According to a report in Wired, researchers at U.C. Berkeley have revealed a range of highly popular websites that are employing an advanced visitor tracking service that can’t be blocked,  “even when users block cookies, turn off storage in Flash, or use browsers’ ‘incognito’ functions.”

Wired says that the service, known as KISSmetrics, boasts of more accurate and comprehensive tracking than is done by its competitors, including Google Analytics, “tracking the number of visitors, what the visitors do on the site, and where they come to the site from.”

The company reportedly did this through a number of technologies, including the use of ETags and deleted cookie reconstitution, following visitors across multiple domains.

Similar to fingerprints, the ETag, or entity tag, is according to Wikipedia, “one of several mechanisms that HTTP provides for cache validation, and which allows a client to make conditional requests. This allows caches to be more efficient, and saves bandwidth, as a web server does not need to send a full response if the content has not changed.”

Optimistic concurrency control is another cited benefit of ETags, as they prevent simultaneous updates of a single resource from overwriting each other — such as when several parties are working on the same document, or website design, at the same time.
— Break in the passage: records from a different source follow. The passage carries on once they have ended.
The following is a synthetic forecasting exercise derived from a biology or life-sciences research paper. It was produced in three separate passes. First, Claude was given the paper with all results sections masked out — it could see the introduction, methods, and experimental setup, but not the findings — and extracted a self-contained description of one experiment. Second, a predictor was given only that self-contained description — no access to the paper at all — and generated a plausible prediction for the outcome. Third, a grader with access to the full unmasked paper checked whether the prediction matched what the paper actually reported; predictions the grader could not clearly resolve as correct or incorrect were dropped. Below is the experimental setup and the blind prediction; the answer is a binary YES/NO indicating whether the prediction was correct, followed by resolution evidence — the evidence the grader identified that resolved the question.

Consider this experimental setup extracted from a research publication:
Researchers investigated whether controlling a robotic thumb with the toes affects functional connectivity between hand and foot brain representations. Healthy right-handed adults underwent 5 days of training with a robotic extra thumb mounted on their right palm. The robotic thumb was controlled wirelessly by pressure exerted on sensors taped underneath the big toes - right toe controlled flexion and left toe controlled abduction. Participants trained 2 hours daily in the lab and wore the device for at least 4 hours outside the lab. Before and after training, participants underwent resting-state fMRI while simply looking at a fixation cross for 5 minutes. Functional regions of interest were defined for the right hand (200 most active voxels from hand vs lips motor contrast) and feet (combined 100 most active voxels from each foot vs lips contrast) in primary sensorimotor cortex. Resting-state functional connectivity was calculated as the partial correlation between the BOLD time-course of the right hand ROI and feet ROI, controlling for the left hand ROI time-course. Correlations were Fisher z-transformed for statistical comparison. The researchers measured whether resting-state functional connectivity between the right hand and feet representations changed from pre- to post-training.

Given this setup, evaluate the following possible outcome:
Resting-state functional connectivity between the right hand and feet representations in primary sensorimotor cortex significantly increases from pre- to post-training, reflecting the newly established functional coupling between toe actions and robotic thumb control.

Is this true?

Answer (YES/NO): NO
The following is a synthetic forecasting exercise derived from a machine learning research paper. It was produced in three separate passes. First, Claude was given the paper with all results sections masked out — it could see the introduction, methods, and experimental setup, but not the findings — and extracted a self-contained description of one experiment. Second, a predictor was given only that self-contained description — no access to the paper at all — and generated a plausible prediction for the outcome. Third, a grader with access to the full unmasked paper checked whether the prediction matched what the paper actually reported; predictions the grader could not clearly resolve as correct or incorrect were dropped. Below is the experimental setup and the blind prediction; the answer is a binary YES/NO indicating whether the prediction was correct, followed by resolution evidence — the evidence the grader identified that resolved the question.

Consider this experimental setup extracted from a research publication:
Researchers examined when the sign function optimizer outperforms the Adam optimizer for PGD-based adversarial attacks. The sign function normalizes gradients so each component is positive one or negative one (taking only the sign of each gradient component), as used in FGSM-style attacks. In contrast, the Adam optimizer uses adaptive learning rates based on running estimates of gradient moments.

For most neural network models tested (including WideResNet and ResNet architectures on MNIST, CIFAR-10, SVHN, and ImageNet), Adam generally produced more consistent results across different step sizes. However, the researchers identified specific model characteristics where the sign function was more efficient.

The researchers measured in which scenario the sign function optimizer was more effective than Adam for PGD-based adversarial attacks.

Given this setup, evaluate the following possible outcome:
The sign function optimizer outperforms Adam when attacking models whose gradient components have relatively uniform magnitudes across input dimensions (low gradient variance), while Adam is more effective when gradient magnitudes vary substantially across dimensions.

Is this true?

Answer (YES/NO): NO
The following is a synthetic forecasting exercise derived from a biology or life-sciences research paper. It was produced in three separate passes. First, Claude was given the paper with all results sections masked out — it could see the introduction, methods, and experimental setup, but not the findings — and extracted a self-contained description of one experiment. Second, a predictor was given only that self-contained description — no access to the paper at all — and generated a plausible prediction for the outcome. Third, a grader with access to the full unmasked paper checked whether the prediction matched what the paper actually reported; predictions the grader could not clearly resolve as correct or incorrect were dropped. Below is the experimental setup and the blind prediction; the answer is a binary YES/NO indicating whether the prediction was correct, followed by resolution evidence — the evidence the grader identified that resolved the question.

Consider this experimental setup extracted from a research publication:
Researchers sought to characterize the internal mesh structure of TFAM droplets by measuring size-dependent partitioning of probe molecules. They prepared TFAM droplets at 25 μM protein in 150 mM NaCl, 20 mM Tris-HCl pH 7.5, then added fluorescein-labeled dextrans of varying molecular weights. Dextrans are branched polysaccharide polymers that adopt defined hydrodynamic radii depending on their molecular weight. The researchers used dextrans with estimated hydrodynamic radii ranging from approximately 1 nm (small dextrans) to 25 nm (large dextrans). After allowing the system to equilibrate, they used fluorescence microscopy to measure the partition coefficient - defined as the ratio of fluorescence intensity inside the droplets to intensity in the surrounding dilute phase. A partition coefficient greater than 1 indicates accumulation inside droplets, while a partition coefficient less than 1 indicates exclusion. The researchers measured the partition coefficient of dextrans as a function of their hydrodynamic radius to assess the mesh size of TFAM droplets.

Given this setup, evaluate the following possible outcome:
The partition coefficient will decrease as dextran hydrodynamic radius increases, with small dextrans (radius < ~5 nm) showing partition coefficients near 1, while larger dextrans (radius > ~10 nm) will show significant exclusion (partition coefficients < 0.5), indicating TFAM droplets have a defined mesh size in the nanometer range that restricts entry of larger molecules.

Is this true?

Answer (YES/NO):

But according to a pair of California residents, they can also be abused as a form of website visitor tracking, which unlike cookie-based systems, is not normally “flushed” or blocked and therefore poses a privacy concern — while violating federal wiretapping and California laws.

The latest suit, by John Kim and Dan Schutzman, which targets KISSmetrics and 25 alleged client companies including GigaOm, iVillage and Spotify, claims that the pair “expected their browser controls to block or delete cookies, preventing them from being tracked online, profiled, and served behaviorally targeted advertisements.”

The action follows a separate suit filed last week against KISSmetrics and Hulu, contending that the companies allegedly violated federal and state laws through their use of ETag tracking technology; a technology which KISSmetrics has distanced itself from.

KISSmetrics CEO Hiten Shah responded to the suits and the allegations surrounding the company’s data collection practices in a written statement, claiming that KISSmetrics “has never shared any information about a user with any third party [and] does not track users across different websites, nor do we have the ability to do so.”

Hoping to eliminate concerns over its business practices, KISSmetrics clarified that it only uses first-party cookies for tracking, does not use ETags or other persistent cookies or objects for tracking purposes and has added stringent support for the “Do Not Track” header, along with a consumer-level opt-out for those who wish to be entirely removed from all KISSmetrics tracking.

While these cases have just begun, their message is clear: the use of unauthorized, persistent cookies or other objects intended to mitigate cache clearing and browser-enacted privacy restrictions, particularly without disclosure, may be a risky way to go.